*Cosa fare*:
(a) Ricopia dall'estratto sulla politica americana il tratto che va da "Il resto l’ha" fino a "in forma violenta.".
(b) Rispondi brevemente a queste domande sull'estratto.
(i) In quale anno, secondo l'estratto, Joe Biden avrebbe vinto?
(ii) Quanto hanno già speso gli Stati Uniti per sostenere la domanda e l'occupazione?
(iii) Chi ha reagito in modo polemico alla minaccia di Trump di usare l'esercito?

*Estratto*:
= = = = = = =

A dire il vero, non lo è neppure Joe Biden. Probabilmente ha quattro anni di ritardo: nel 2016 avrebbe vinto; stavolta rischia di arrivare con il fiato corto. A gennaio Trump era considerato in vantaggio, a causa del boom della Borsa e del buon andamento dell’economia. Poi tutto è crollato con il Coronavirus.
Gli Stati Uniti hanno già speso, per sostenere la domanda e l’occupazione, tremila miliardi e mezzo di dollari: più di quello che Obama spese in quattro anni per uscire dalla grande crisi del 2008. Eppure il numero dei disoccupati continua a crescere: siamo a quaranta milioni.

Anche questo spiega le rivolte di questi giorni. Certo, il brutale omicidio di George Floyd ha acceso la miccia. Ma all’evidenza il fuoco covava già sotto la cenere. Gli afroamericani sono stati i più colpiti dalla pandemia, e i più colpiti dalla recessione. I primi ad ammalarsi, i primi a perdere il lavoro. La loro rabbia è esplosa anche per questo motivo.

Il resto l’ha fatto Trump. Che ha soffiato sul fuoco. Ha fatto sgomberare un quartiere di Washington con i lacrimogeni per farsi fare una foto con la Bibbia in mano. Ha minacciato di usare l’esercito, provocando la reazione polemica del capo del Pentagono. Ha fatto insomma Trump. Si è mosso per dividere. Non ha fatto nulla per unire il Paese; ha anzi rinfocolato gli scontri. Secondo Luttwak ha fatto bene. Personalmente credo che abbia sbagliato. Le straordinarie immagini degli agenti che si inginocchiano davanti ai manifestanti hanno emozionato l’America. Se gli scontri si fermeranno, sarà meglio per tutti. Trump avrebbe una chance di riprendersi la scena se invece la protesta continuerà in forma violenta.

= = = = = = =

*Dati forniti*:
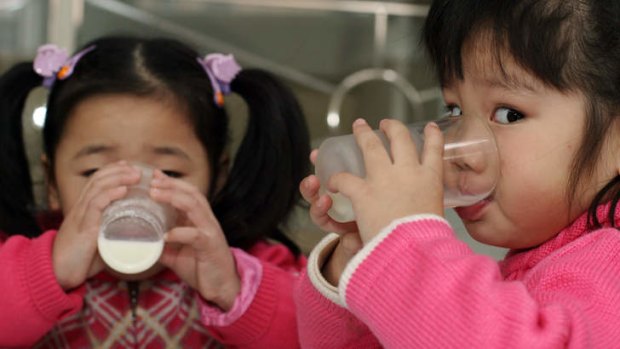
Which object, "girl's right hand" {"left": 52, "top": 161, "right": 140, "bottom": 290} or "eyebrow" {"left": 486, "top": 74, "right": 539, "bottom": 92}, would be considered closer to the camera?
"eyebrow" {"left": 486, "top": 74, "right": 539, "bottom": 92}

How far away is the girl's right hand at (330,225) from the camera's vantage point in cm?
88

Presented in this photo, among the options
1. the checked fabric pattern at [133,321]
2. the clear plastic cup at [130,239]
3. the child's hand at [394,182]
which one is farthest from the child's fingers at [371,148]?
the checked fabric pattern at [133,321]

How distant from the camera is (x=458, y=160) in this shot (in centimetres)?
86

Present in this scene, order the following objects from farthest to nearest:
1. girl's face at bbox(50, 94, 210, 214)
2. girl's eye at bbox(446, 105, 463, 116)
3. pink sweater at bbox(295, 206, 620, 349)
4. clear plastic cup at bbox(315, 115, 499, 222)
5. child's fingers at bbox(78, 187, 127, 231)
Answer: girl's face at bbox(50, 94, 210, 214) → child's fingers at bbox(78, 187, 127, 231) → girl's eye at bbox(446, 105, 463, 116) → clear plastic cup at bbox(315, 115, 499, 222) → pink sweater at bbox(295, 206, 620, 349)

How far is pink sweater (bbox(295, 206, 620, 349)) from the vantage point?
2.40 ft

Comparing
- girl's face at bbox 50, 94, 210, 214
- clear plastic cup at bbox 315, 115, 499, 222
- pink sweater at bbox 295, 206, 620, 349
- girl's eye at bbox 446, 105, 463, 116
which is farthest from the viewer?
girl's face at bbox 50, 94, 210, 214

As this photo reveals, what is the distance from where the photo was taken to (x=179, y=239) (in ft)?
3.70

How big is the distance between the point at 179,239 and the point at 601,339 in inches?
21.2

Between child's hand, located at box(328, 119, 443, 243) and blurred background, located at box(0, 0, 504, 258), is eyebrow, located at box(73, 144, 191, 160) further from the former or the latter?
blurred background, located at box(0, 0, 504, 258)

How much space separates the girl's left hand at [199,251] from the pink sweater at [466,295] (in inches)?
15.7

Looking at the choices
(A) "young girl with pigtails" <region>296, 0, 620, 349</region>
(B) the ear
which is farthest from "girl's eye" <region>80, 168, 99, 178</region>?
(A) "young girl with pigtails" <region>296, 0, 620, 349</region>

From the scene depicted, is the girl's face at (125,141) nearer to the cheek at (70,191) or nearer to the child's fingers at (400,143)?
the cheek at (70,191)

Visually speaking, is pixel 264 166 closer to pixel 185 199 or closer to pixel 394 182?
pixel 185 199

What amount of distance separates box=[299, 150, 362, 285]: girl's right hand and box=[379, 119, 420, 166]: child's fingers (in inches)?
3.2
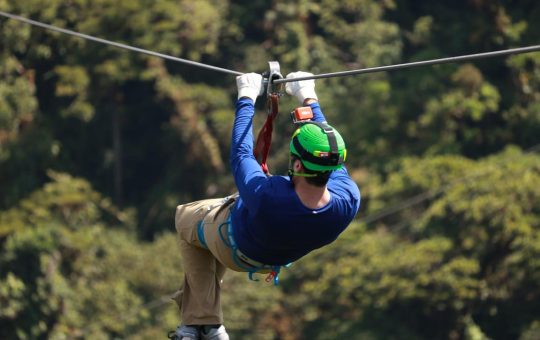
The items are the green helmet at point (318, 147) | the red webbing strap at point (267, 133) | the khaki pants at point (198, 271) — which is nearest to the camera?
the green helmet at point (318, 147)

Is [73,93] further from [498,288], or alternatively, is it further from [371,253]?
[498,288]

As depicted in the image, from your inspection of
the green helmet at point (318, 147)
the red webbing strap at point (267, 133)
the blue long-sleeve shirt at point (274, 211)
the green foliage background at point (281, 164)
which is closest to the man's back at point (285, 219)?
the blue long-sleeve shirt at point (274, 211)

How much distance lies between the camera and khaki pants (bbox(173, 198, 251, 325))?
5145mm

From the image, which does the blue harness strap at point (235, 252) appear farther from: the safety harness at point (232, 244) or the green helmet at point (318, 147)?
the green helmet at point (318, 147)

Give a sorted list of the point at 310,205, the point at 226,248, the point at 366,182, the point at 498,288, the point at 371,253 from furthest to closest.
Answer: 1. the point at 366,182
2. the point at 371,253
3. the point at 498,288
4. the point at 226,248
5. the point at 310,205

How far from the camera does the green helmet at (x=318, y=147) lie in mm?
4492

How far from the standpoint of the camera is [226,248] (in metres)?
4.92

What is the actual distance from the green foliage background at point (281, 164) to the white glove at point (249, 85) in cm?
971

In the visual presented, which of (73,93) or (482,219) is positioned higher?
(73,93)

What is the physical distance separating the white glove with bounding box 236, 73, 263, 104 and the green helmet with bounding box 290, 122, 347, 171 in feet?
1.08

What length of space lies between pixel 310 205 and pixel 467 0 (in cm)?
1425

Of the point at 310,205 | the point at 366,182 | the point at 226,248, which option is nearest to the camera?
the point at 310,205

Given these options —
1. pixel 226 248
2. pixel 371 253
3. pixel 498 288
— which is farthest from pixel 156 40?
pixel 226 248

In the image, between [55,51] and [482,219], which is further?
[55,51]
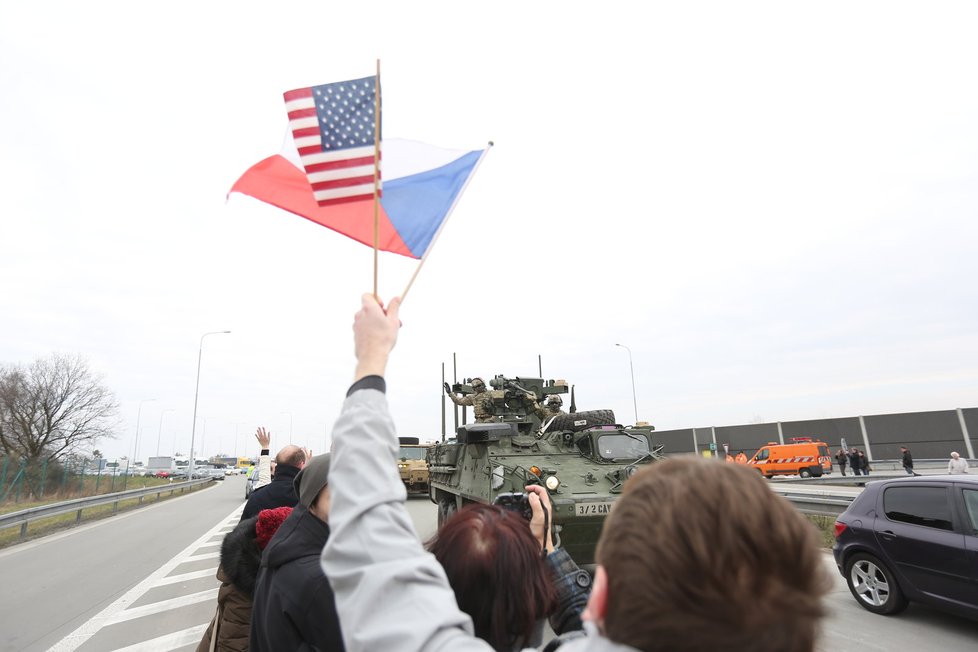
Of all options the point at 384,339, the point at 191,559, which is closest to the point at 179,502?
the point at 191,559

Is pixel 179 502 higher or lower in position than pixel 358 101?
lower

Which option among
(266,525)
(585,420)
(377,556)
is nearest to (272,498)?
(266,525)

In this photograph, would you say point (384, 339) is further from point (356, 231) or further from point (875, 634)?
point (875, 634)

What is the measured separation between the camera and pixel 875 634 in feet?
19.4

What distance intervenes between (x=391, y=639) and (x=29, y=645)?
6873 mm

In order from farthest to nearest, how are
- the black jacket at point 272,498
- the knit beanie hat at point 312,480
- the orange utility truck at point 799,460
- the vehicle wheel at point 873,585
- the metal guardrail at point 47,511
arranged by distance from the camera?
1. the orange utility truck at point 799,460
2. the metal guardrail at point 47,511
3. the vehicle wheel at point 873,585
4. the black jacket at point 272,498
5. the knit beanie hat at point 312,480

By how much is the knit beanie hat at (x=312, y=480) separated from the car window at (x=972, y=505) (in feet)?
21.4

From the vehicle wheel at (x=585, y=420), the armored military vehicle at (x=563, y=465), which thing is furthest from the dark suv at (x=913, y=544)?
the vehicle wheel at (x=585, y=420)

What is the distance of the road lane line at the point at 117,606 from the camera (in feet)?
19.1

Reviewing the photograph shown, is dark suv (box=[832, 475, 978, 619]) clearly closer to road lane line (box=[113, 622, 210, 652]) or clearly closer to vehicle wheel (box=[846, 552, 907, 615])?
vehicle wheel (box=[846, 552, 907, 615])

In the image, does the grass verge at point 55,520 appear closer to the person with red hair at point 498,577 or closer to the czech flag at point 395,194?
the czech flag at point 395,194

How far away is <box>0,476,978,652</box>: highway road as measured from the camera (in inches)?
228

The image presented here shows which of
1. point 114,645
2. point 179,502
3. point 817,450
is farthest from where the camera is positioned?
point 817,450

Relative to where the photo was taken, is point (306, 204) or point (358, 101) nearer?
point (358, 101)
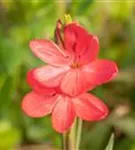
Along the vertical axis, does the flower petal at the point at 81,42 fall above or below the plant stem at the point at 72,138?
above

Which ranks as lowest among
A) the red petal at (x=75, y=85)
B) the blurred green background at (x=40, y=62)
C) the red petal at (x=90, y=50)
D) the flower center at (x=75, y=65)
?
the blurred green background at (x=40, y=62)

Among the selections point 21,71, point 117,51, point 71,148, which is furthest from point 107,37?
point 71,148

= = = = = = =

*Soluzioni*:
(a)
Il resto l’ha fatto Trump. Che ha soffiato sul fuoco. Ha fatto sgomberare un quartiere di Washington con i lacrimogeni per farsi fare una foto con la Bibbia in mano. Ha minacciato di usare l’esercito, provocando la reazione polemica del capo del Pentagono. Ha fatto insomma Trump. Si è mosso per dividere. Non ha fatto nulla per unire il Paese; ha anzi rinfocolato gli scontri. Secondo Luttwak ha fatto bene. Personalmente credo che abbia sbagliato. Le straordinarie immagini degli agenti che si inginocchiano davanti ai manifestanti hanno emozionato l’America. Se gli scontri si fermeranno, sarà meglio per tutti. Trump avrebbe una chance di riprendersi la scena se invece la protesta continuerà in forma violenta.

(b)
(i) Nel 2016.
(ii) Tremila miliardi e mezzo di dollari.
(iii) Il capo del Pentagono.